▶ CHALLENGE 1: Locate each line of the rows that contains the string "bride" and copy those lines out. Case counts.

▶ SUPPLIED TEXT:
Technically speaking, the passband of a BPF is the band between the low cutoff frequency (f_L) and the high cutoff frequency (f_H). So then, some frequencies will be affected (amplitude and phase) within the passband near the -3 dB cutoff points. However, for the most part, these frequencies are relatively unaffected and make up the passband. Note that the passband is also referred to as the bandwidth of the filter.

A band-pass filter will have two stopbands. In an ideal filter, these stopbands will be from the low cutoff frequency (f_L) to 0 Hz and from the high cutoff frequency (f_H) to ∞ Hz.

However, in real-world band-pass filters, the stopbands will be at some point past the passband once the attenuation reaches a sufficient point (-50 dB, for example).

The transition bands of a BPF are the ranges between the passband and the stopband where the filter rolls off the amplitude of the filter output. The bandwidth of the transition band is dependent upon the slope of the roll-off, which is determined by the filter order and type along with the threshold attenuation of what is considered to be the stopband (the aforementioned -50 dB, as an example).

Band-Pass Filter Order

Band-pass filters are often referred to as “second-order filters”. This is because, at a minimum, they must have two reactive components (typically capacitors) in their design. That's at least one reactive component for the high-pass filter section of the band-pass filter and at least one reactive component for the low-pass filter section of the band-pass filter.

We'll discuss the HPF and LPF portions of the typical BPF circuit shortly.

▶ PROVIDED DATA:
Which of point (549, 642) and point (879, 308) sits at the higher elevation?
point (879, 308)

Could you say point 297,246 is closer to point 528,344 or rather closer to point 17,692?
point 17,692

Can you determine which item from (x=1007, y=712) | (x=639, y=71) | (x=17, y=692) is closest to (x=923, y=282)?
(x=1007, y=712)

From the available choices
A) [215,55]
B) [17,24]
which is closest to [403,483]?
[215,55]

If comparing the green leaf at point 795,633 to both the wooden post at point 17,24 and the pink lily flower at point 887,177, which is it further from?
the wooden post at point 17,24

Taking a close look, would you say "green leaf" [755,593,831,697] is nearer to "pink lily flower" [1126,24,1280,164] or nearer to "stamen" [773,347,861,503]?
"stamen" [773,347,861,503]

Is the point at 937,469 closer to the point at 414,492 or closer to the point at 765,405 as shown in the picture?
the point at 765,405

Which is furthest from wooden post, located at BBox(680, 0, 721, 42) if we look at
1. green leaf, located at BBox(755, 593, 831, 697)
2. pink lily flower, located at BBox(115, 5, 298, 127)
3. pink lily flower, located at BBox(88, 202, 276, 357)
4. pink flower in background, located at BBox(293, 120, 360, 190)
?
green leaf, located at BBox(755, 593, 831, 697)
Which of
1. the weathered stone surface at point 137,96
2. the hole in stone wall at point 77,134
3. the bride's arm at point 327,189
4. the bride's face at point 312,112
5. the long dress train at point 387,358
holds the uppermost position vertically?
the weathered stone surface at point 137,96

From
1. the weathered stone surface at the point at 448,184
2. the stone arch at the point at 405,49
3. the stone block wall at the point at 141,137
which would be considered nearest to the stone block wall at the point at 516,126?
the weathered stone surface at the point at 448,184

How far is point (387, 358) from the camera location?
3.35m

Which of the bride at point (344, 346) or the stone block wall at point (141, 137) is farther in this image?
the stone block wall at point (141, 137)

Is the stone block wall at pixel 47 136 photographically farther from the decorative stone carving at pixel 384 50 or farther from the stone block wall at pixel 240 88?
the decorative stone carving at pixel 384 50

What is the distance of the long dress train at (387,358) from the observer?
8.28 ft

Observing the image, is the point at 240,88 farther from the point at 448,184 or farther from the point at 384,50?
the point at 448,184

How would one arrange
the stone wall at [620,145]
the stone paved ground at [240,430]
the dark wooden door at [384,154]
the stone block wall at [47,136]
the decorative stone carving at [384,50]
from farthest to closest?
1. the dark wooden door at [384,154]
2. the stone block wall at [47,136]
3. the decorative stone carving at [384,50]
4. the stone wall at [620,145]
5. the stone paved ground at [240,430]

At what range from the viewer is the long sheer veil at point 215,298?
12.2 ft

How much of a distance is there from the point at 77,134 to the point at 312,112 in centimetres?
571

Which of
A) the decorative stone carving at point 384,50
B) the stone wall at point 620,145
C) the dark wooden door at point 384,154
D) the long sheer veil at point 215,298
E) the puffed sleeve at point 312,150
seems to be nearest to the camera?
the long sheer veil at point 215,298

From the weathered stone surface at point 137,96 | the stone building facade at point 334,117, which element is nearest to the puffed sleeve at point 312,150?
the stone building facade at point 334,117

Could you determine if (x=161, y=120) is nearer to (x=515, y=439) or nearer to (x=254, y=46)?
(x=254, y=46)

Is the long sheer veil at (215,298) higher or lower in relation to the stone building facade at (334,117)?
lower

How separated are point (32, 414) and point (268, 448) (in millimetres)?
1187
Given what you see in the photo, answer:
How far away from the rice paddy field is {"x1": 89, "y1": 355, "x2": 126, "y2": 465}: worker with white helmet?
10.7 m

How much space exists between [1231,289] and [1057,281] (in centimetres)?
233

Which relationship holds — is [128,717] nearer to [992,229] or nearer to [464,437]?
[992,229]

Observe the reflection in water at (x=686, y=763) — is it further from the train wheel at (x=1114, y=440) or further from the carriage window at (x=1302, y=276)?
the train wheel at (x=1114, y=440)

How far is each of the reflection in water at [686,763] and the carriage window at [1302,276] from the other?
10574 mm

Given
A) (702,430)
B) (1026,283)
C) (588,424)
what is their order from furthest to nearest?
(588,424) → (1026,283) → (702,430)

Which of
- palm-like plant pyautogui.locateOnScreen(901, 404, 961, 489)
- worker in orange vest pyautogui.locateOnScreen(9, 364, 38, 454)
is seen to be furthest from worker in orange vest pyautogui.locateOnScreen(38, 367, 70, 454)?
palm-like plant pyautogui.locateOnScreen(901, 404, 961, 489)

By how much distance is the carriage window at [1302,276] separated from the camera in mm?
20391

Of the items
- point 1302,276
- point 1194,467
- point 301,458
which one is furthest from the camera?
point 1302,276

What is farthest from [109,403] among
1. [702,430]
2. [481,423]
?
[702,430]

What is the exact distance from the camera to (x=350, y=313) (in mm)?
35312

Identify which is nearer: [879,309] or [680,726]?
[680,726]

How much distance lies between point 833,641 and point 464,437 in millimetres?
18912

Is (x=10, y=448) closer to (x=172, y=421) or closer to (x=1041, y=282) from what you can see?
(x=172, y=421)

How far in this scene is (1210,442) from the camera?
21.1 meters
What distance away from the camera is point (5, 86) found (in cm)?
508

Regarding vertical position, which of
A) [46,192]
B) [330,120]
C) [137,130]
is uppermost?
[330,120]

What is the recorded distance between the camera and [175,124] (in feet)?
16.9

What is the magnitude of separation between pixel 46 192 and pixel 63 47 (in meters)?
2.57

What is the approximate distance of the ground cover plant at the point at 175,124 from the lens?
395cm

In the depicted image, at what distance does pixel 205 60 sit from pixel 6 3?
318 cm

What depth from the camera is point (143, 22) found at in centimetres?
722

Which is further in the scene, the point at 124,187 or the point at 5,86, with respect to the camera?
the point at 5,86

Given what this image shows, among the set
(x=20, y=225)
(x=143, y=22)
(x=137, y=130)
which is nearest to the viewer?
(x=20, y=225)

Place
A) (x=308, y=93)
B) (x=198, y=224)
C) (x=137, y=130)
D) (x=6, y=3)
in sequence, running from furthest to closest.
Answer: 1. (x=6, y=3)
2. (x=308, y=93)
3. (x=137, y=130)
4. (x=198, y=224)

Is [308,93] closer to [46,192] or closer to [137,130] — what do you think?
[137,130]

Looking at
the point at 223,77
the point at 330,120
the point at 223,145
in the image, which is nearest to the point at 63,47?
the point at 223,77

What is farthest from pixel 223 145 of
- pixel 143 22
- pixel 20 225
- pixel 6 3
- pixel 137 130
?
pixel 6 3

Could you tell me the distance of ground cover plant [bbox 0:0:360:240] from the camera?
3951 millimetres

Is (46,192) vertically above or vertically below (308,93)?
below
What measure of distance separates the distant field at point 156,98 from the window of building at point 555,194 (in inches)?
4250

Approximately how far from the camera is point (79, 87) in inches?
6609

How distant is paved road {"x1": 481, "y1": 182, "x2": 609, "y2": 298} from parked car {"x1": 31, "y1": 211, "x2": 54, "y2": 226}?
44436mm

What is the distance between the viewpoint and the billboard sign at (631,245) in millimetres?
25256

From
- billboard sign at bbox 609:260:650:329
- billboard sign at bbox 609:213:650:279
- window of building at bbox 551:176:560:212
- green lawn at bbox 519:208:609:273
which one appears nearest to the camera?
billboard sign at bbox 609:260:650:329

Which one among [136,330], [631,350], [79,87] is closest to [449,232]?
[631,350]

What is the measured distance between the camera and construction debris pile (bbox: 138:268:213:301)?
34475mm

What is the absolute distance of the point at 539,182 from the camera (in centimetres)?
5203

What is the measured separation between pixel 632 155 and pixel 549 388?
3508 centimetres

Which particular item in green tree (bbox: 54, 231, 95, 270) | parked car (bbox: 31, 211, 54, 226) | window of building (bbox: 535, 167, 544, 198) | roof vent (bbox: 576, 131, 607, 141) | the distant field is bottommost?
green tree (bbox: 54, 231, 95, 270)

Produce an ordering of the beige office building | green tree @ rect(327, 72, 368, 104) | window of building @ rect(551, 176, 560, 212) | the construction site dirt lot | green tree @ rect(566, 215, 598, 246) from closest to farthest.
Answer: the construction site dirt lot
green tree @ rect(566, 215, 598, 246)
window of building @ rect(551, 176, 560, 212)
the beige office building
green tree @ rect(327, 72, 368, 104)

▶ CHALLENGE 2: Translate this sentence from the band-pass filter text into Spanish: "Note that the passband is also referred to as the bandwidth of the filter."

▶ TASK OUTPUT 1:
3. the bride's arm at point 327,189
4. the bride's face at point 312,112
Which of the bride at point (344, 346) or the stone block wall at point (141, 137) is farther in this image?

▶ TASK OUTPUT 2: Tenga en cuenta que la banda de paso también se denomina ancho de banda del filtro.